Aralarında Berfo Ana’nın da bulunduğu Cumartesi Anneleri’nin 2011 yılında dönemin Başbakanı Erdoğan ile yaptığı görüşmeyi ve verilen sözleri hatırlatan Kırbayır, “O dönemin Başbakanı şimdinin Cumhurbaşkanı. Hani senin sözün? İnsanda biraz ciddiyet olur. İnsan sözünün arkasına durur. Şimdi sorsak ‘niye sözünü tutmadın’ diye ama hangi sözünü tutmuş ki. Sen herkesi kandırdın, beni kandırdın, anamı kandırdın ya. Anama söz verdin ‘bulacağım’ diye. Senin sözündü. Cemil Kırbayır buhar olup uçmadı ya. Meclis grup toplantısında ‘bu kadıncağızın feryadını hiç mi duymuyorsunuz’ diyen sendin” şeklinde tepkisini dile getirdi. 

ANALAR ARASINDAKİ AYRIM 

Diyarbakır’da Halkların Demokratik Partisi (HDP) il binası önünde oturan annelere dikkati çeken Kırbayır, “Devlet, HDP Diyarbakır İl Binası önündeki anaları teşvik ediyor.

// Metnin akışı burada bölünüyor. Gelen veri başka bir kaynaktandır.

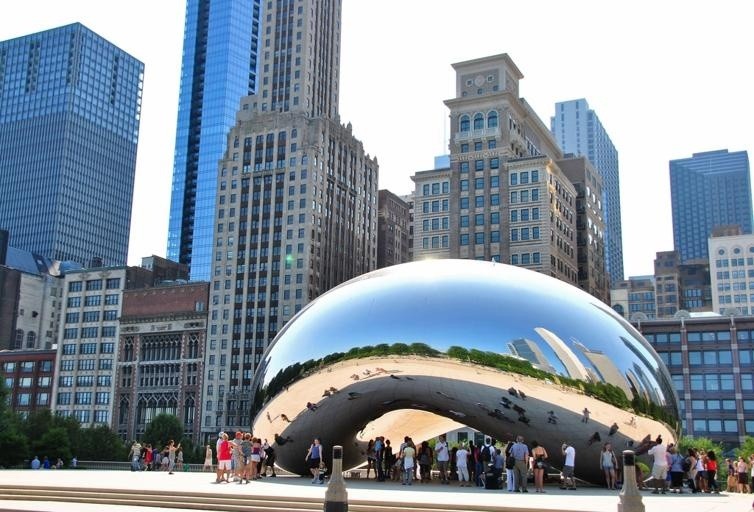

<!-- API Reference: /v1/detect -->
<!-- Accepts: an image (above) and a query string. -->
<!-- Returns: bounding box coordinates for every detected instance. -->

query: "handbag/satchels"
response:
[505,457,515,468]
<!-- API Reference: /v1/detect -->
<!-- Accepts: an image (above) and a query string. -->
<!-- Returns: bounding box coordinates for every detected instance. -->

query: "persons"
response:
[316,461,328,484]
[127,440,183,474]
[390,374,400,379]
[647,437,720,494]
[635,462,650,489]
[71,455,77,468]
[588,431,601,447]
[347,397,361,400]
[30,455,40,469]
[328,386,339,394]
[42,455,50,468]
[273,432,291,445]
[608,422,619,435]
[304,434,322,483]
[449,408,476,418]
[348,391,361,398]
[436,391,453,400]
[350,366,387,381]
[599,440,619,489]
[280,413,291,423]
[546,409,558,424]
[321,389,331,398]
[634,434,662,455]
[487,387,531,426]
[215,430,277,484]
[560,442,576,489]
[266,411,272,423]
[725,454,754,493]
[305,401,317,412]
[379,397,410,407]
[582,407,590,422]
[476,401,488,412]
[405,376,415,380]
[410,401,440,414]
[55,457,63,468]
[202,444,213,472]
[626,441,633,449]
[365,432,548,492]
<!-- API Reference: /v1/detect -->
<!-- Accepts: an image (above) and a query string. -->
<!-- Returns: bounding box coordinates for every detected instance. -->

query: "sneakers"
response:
[260,472,267,477]
[366,476,577,493]
[271,473,276,477]
[606,486,721,495]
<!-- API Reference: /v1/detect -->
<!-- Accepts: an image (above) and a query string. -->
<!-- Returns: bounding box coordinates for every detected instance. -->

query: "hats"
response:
[235,432,241,438]
[218,431,224,437]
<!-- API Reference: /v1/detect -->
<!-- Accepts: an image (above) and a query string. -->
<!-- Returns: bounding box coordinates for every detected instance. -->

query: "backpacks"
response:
[480,447,491,461]
[679,457,691,472]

Pandemiye rağmen oturmaya devam ediyorlar. Her ana evladını aramakla mükelleftir ve en doğal hakkıdır. Devletin etkili ve yetkili isimleri gidiyor onları teselli ediyor, gözyaşlarını siliyor. Hanife Yıldız ise, ‘Kendi elimle çocuğumu karakola teslim ettim, 26 yıldır akıbeti beli değil’ dediği zaman gözüne gaz sıkıyorlar. Televizyonları açıyorsun Diyarbakır analarını methediyorlar. Cumartesi Anneleri’ni ise neredeyse terörist ilan edecekler. Niye Galatasaray’ı yasakladın? Böyle çelişkilerle, kandırmacalarla dolu ülkede, yaşamıyoruz, nefes alıp veriyoruz sadece” ifadelerini kullandı. 

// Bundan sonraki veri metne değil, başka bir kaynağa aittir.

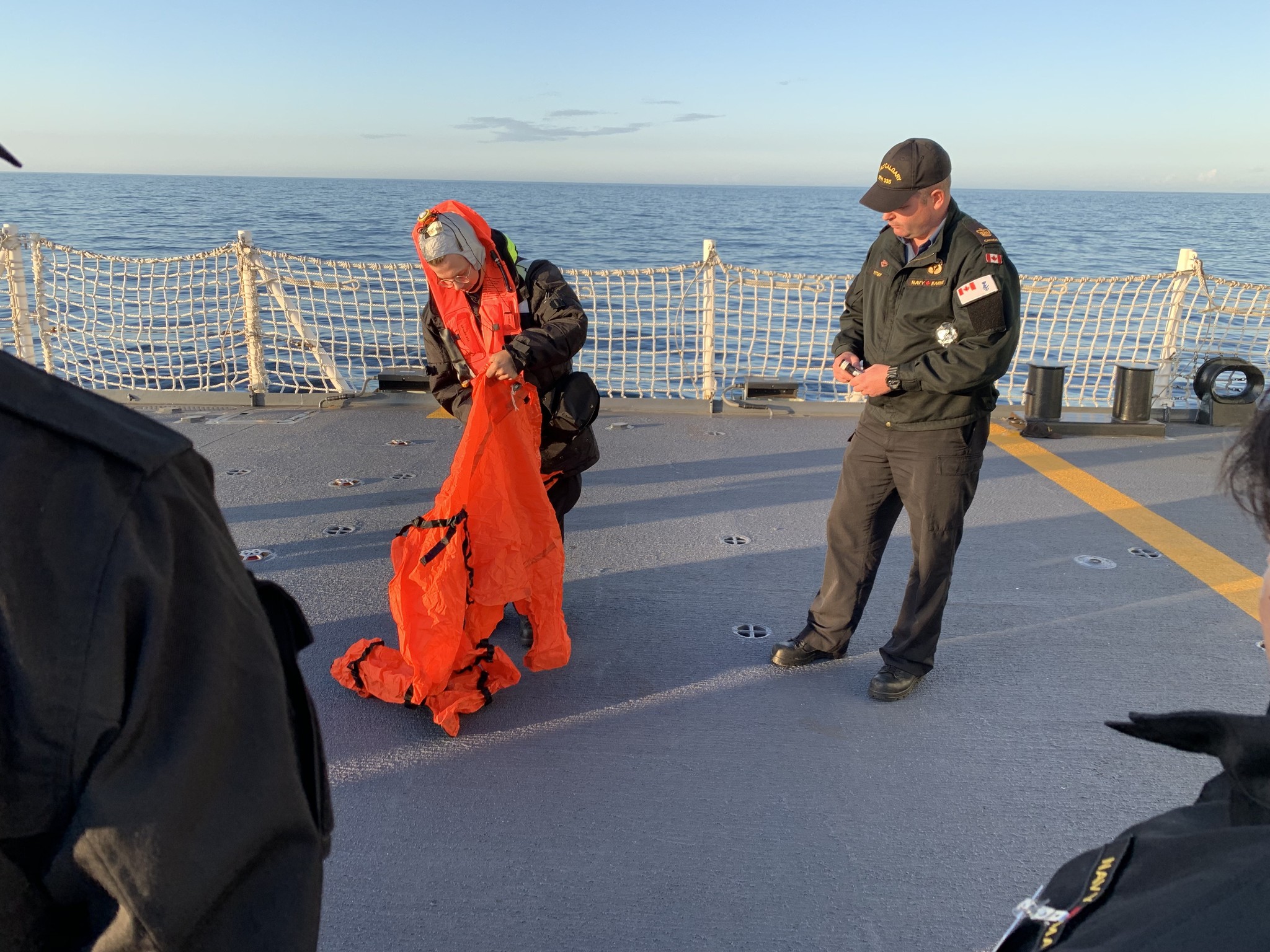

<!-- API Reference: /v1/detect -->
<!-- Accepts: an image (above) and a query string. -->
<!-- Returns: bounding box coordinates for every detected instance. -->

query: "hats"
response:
[418,212,486,270]
[860,137,952,213]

41 YILDIR SÖNMEYEN YANGIN 

Kırbayır, acılarının son bulması için tüm topluma birlikte mücadele etme çağrısında bulunarak, şöyle dedi: “Ateş düştüğü yeri yakar, bana dokunmayan yılan bin yaşasın duyguları hakim olduğu müddetçe bugün bize yarın sizedir. Sana sıra gelmeden hakkınıza sahip çıkın. Bizlere omuz verin. Bu gidişat gidişat değil. Ateş düştüğü yeri yakmasın.  Bir gün alevlenirse her yeri yakar. Biz yandık, 41 sendir yanıyoruz. Bari siz yanmayın.”